- GOAL:
Output as a JSON list of strings the lines of the material from the line with "this 1200×630 image." to the line with "crumpled hood [31, 61, 116, 86]", both included, one string per line and blank lines left out. Leave the pictures out of the answer.

- TASK INPUT:
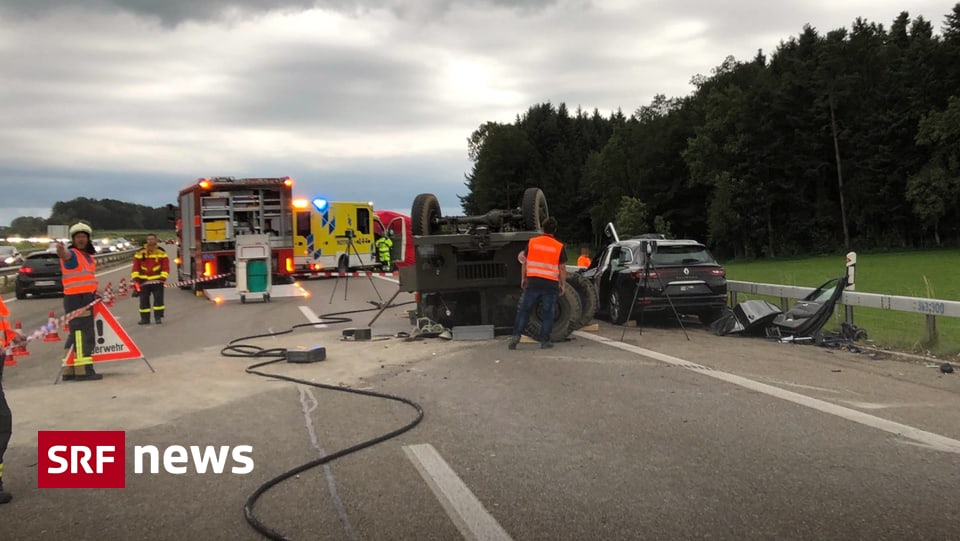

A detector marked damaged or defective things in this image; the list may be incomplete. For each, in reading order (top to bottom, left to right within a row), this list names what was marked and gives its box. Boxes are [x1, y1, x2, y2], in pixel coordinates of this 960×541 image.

overturned military truck [396, 188, 592, 340]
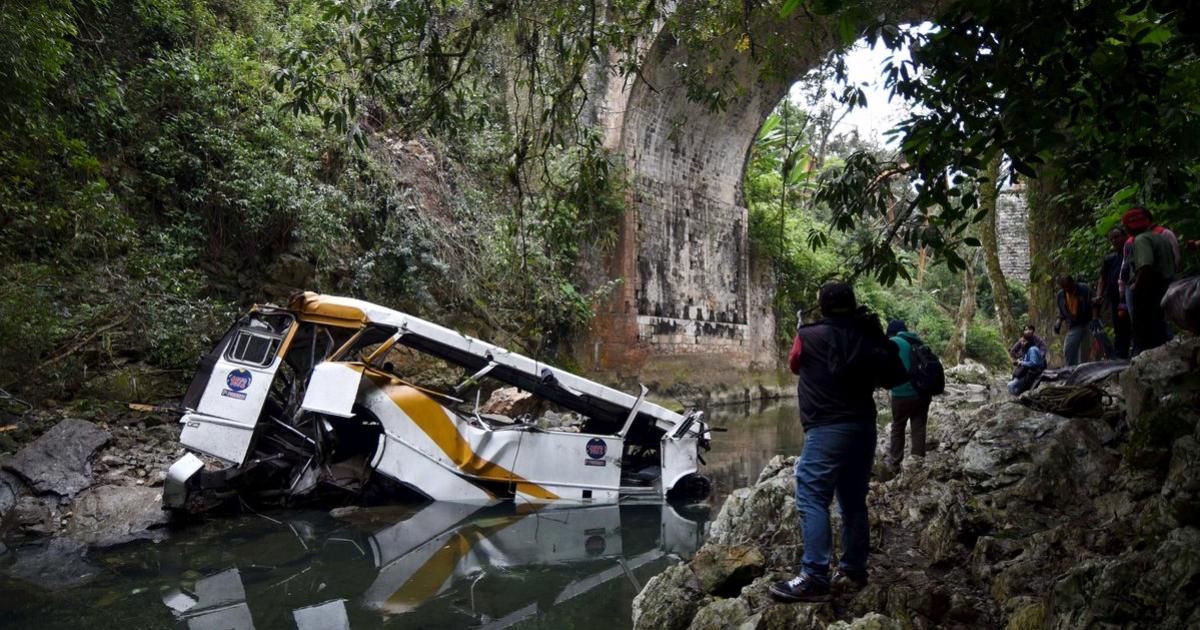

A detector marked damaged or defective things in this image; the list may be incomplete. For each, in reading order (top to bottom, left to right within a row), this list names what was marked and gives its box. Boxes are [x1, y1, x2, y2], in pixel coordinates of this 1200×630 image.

wrecked bus [165, 291, 715, 511]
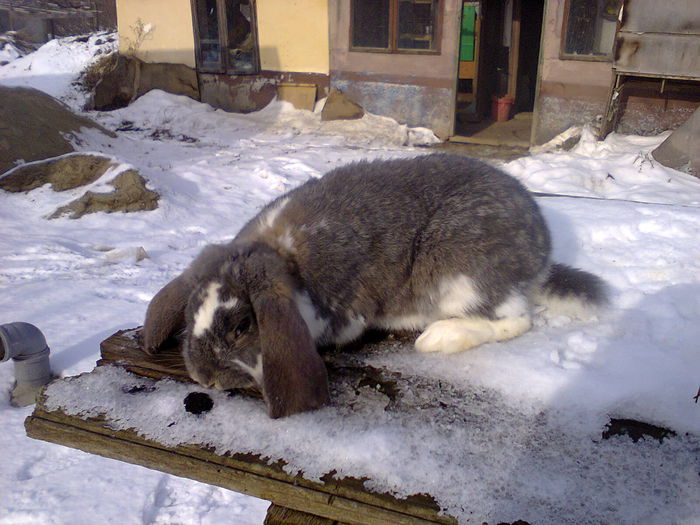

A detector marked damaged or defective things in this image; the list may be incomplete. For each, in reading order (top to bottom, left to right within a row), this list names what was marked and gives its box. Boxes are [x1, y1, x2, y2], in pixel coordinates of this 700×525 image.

rusty metal sheet [624, 0, 700, 34]
rusty metal sheet [616, 32, 700, 78]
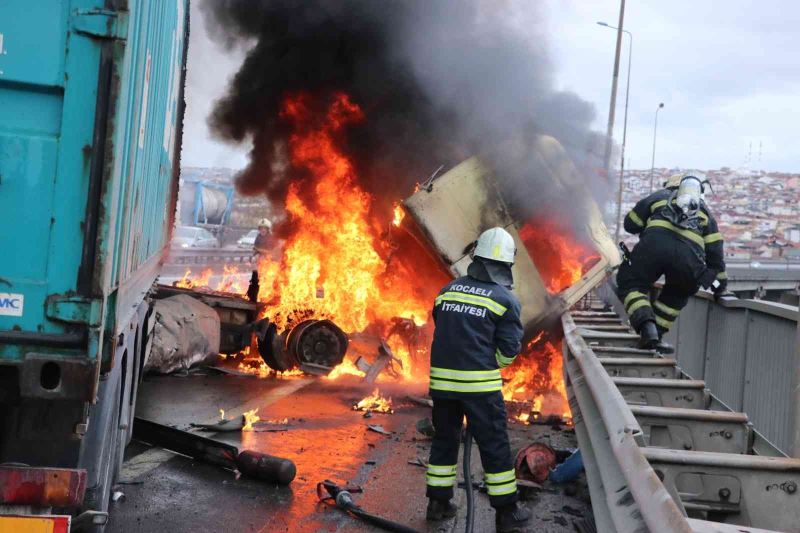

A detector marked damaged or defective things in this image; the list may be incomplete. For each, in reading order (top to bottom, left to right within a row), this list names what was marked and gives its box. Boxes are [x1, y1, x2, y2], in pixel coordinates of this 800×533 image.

crashed truck cab [404, 135, 620, 334]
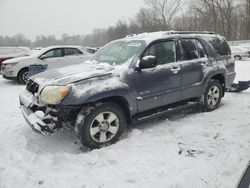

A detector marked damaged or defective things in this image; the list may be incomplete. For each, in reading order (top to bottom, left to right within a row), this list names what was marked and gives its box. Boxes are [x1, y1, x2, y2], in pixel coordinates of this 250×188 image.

crumpled hood [31, 61, 116, 86]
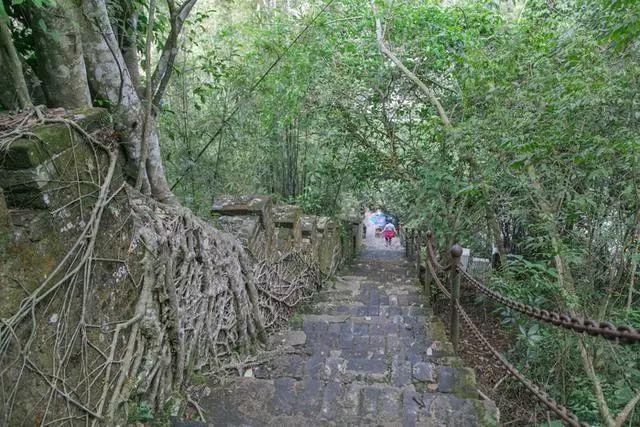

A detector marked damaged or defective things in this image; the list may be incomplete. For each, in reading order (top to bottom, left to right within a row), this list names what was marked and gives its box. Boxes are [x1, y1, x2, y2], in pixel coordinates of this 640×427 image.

rusted chain railing [424, 244, 584, 427]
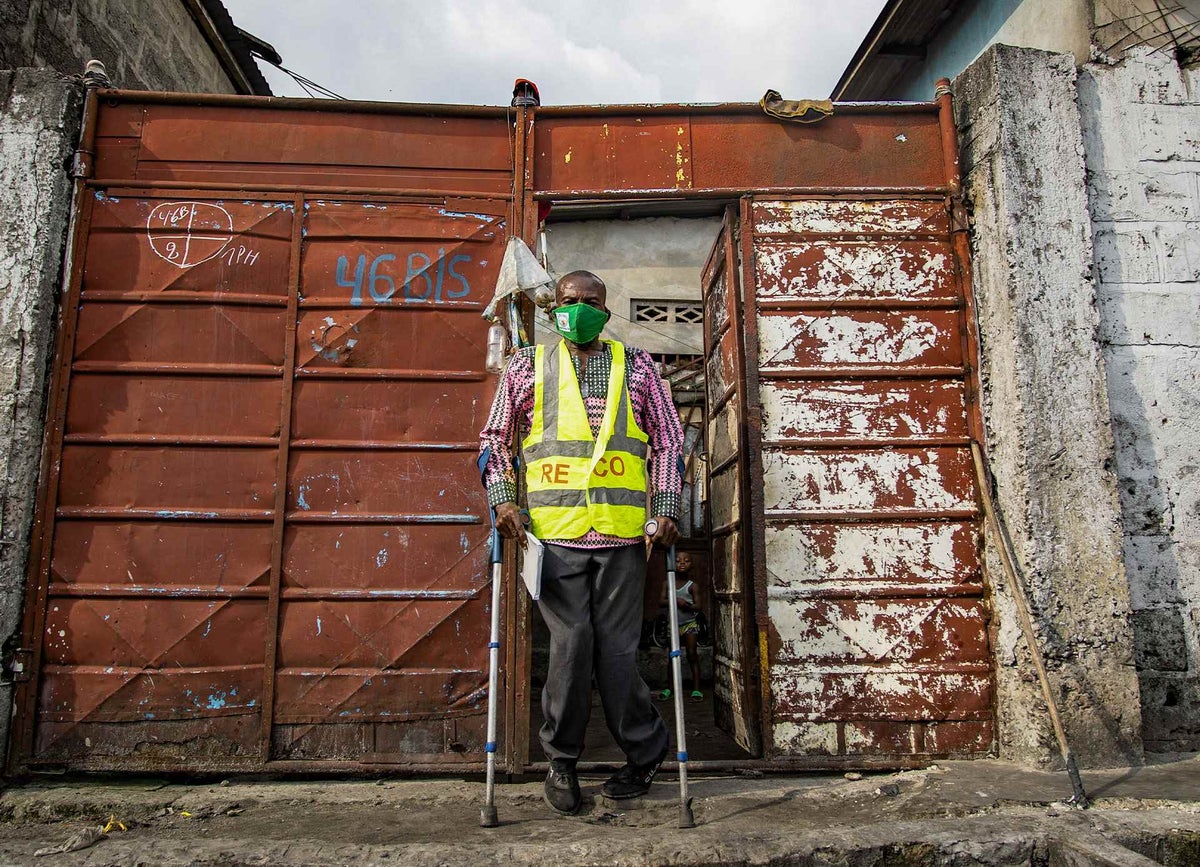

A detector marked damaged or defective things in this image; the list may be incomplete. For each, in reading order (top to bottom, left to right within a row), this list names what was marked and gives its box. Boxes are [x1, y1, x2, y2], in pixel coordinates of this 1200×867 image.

rust-covered door [10, 96, 516, 772]
rust-covered door [700, 207, 764, 756]
rust-covered door [752, 198, 992, 760]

- CORRECT RESPONSE:
[
  "A detector marked damaged or defective things in this image; the list may be incomplete. For each, in reading order (top to bottom, left to right within a row), this list names what was marked and gives its box. Boxes are [x1, y1, x2, y2], in pixel coordinates of this 1200×630 image.",
  "wrecked bus [165, 291, 715, 511]",
  "A detector marked damaged or defective things in this image; the list may be incomplete. For each, in reading order (top to bottom, left to right within a row), this list names what was marked and gives its box. Boxes are [x1, y1, x2, y2], in pixel coordinates of this 700×525 image.",
  "rusty metal sheet [624, 0, 700, 34]",
  "rusty metal sheet [616, 32, 700, 78]",
  "A detector marked damaged or defective things in this image; the list may be incomplete. For each, in reading order (top to bottom, left to right within a row), this list names what was marked and gives its box. Boxes are [x1, y1, x2, y2], in pixel coordinates of this 800×533 image.",
  "crashed truck cab [404, 135, 620, 334]",
  "A detector marked damaged or defective things in this image; the list may be incomplete. For each, in reading order (top to bottom, left to right within a row), this list names what was marked and gives its box. Boxes are [x1, y1, x2, y2], in pixel coordinates of this 250×188 image.",
  "crumpled hood [31, 61, 116, 86]"
]